Pre-pandemic, a typical day out for visitors to Hong Kong might have included taking the Star Ferry across the harbour in the morning, jumping on a bus to Stanley Market for the afternoon and wrapping things up with dinner on the Jumbo. Now the Star Ferry’s days are numbered, the market is a shadow of its former self, and the Jumbo rests in a watery grave.
Tour guides will need to update their itineraries when they do get the green light to bring visitors to Hong Kong again because, post-Covid-19, it’s a vastly different city.
Kate Whitehead
Setting environmental considerations aside for a moment, the bottom of the South China Sea is far and away the best place for that gaudy monstrosity known as the Jumbo F***ing Rip-off.
I went to the Mumbo Jumbo once and loathed it. Aberdeen Harbour was as stinky as ever. The food, to be generous, was mediocre, and the prices were not what you’d call a bargain. (In fact, it’s like this with any novelty drinking/dining establishment: you pay for the mechanics in a revolving restaurant or the view in a sky bar and the soi-disant bragging rights in either.)
But what really stuck in my craw was the Bumboat’s ambience: fake, ersatz, tawdry and – beneath the thin veneer of glitz – lacklustre; even the staff (in between half-heartedly hustling for tips) seemed to act as if they were taking part in a pointless pantomime, a show that was going to run and run and run.
Ha!
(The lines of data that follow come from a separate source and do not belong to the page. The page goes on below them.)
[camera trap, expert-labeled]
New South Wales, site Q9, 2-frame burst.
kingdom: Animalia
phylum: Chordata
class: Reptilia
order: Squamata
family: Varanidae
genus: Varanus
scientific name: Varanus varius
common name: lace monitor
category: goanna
But it didn’t, did it? If there’s one reason to be cheerful about the novel coronavirus, it’s that it disposed of Jumbo Dumbo, the floating white elephant that no doubt earned the ultra-uxorious “Doctor” Stanley Ho Hung-sun a pretty penny or two.
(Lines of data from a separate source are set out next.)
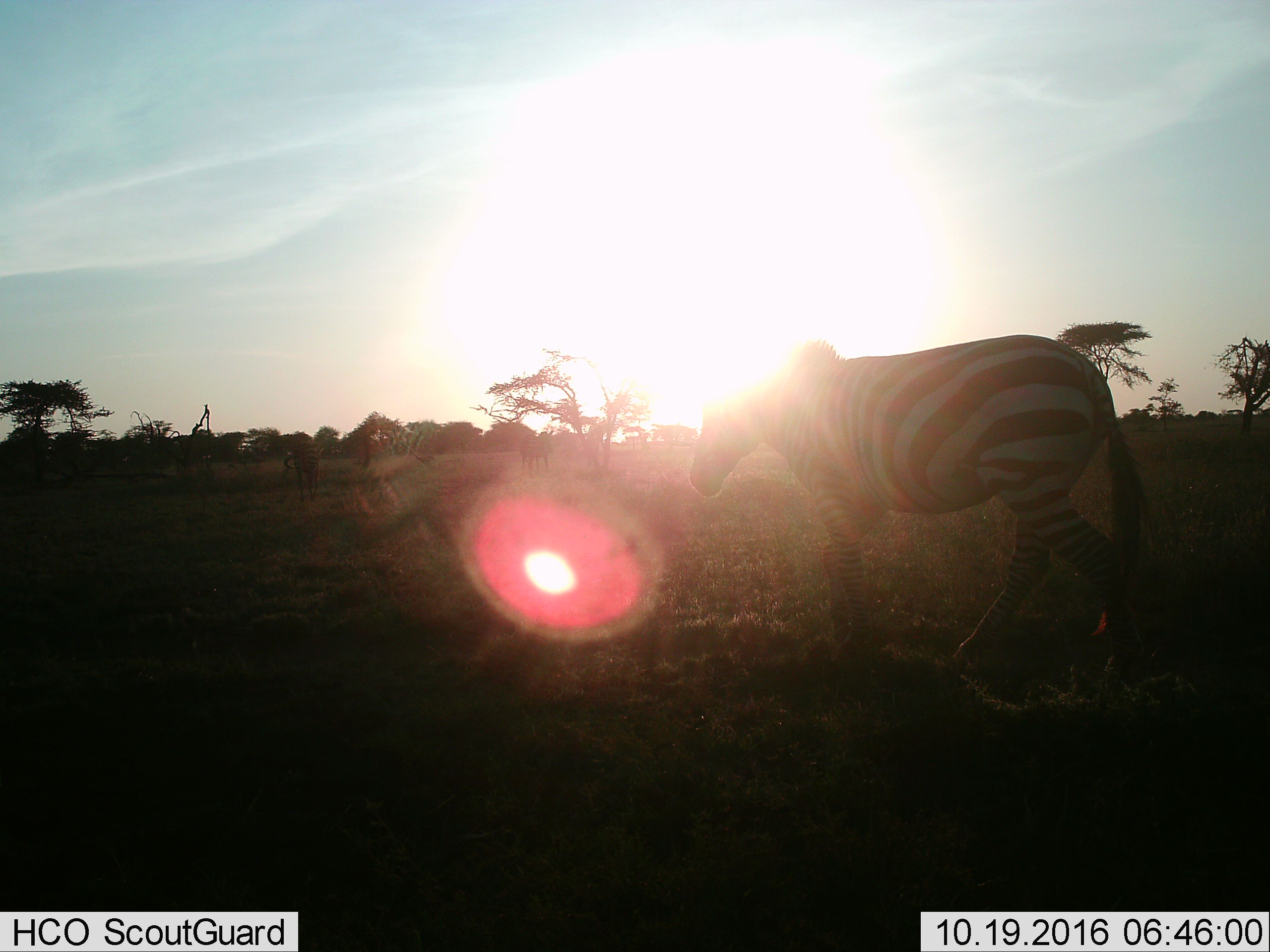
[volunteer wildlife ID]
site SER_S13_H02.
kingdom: Animalia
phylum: Chordata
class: Mammalia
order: Perissodactyla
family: Equidae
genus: Equus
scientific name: Equus quagga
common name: plains zebra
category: zebraplains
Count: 3.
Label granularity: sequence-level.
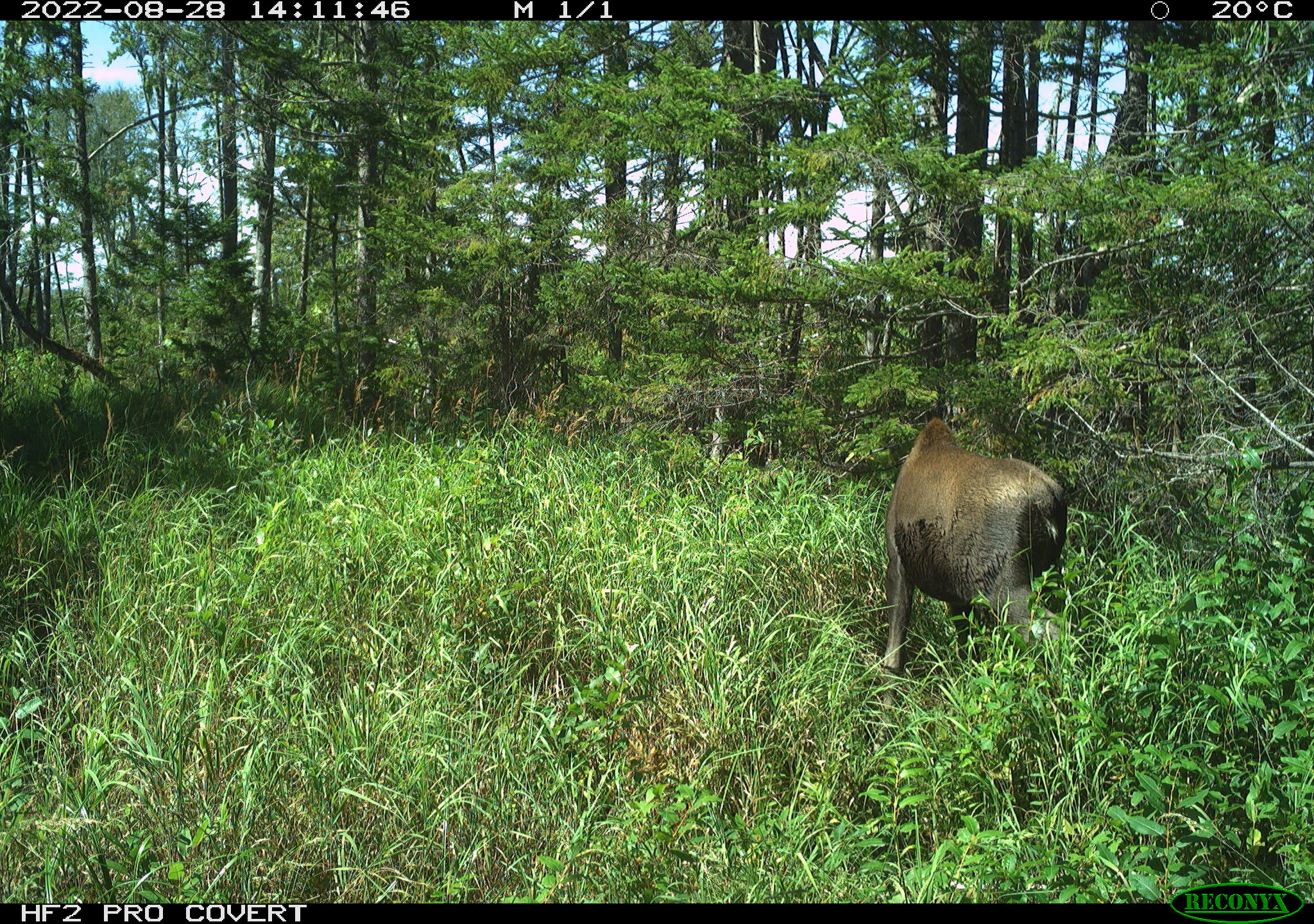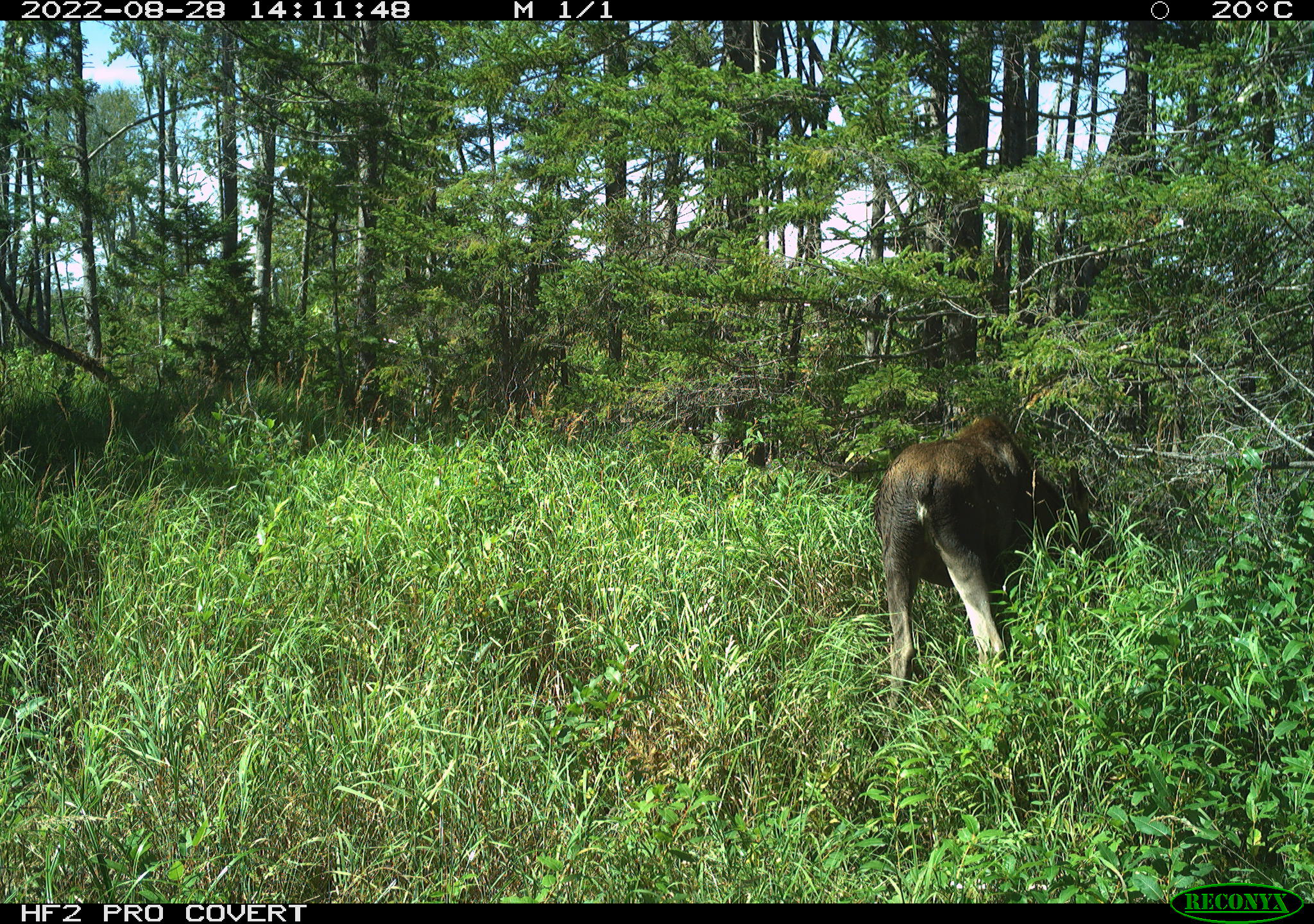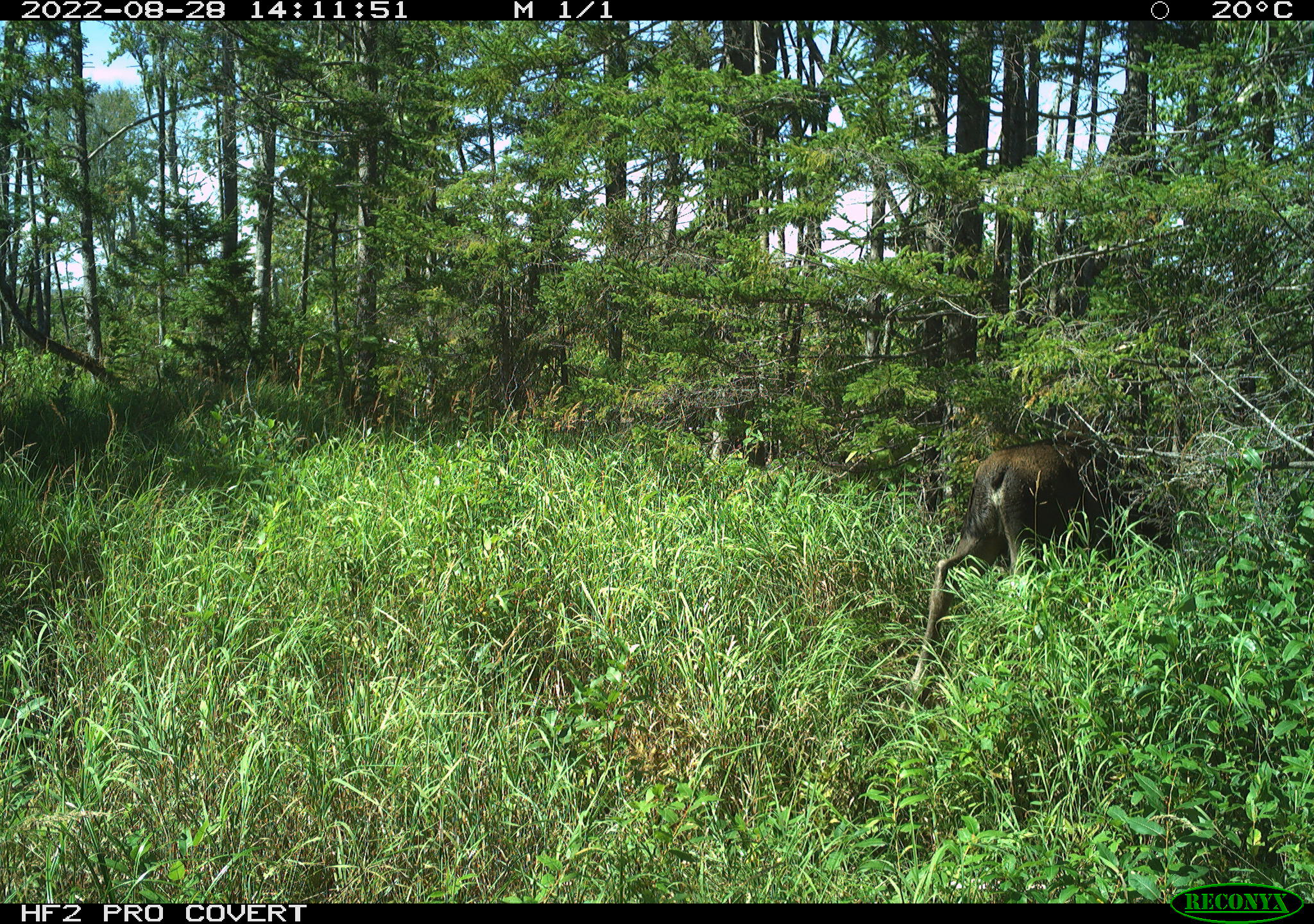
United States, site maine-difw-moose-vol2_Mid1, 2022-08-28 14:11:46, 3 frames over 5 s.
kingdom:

Perhaps the Jumble’s inundation could mark a, um, watershed for Hong Kong’s food and beverage industry. Should Hong Kong International Airport ever return to anything like normal, it could really do with a hearty, authentic cha chaan teng to fill hungry travellers’ stomachs rather than the bland menus regurgitated by international chains.
Failing that, perhaps residents could vote for which Hong Kong non-icon should be sent to the bottom of the sea once a year.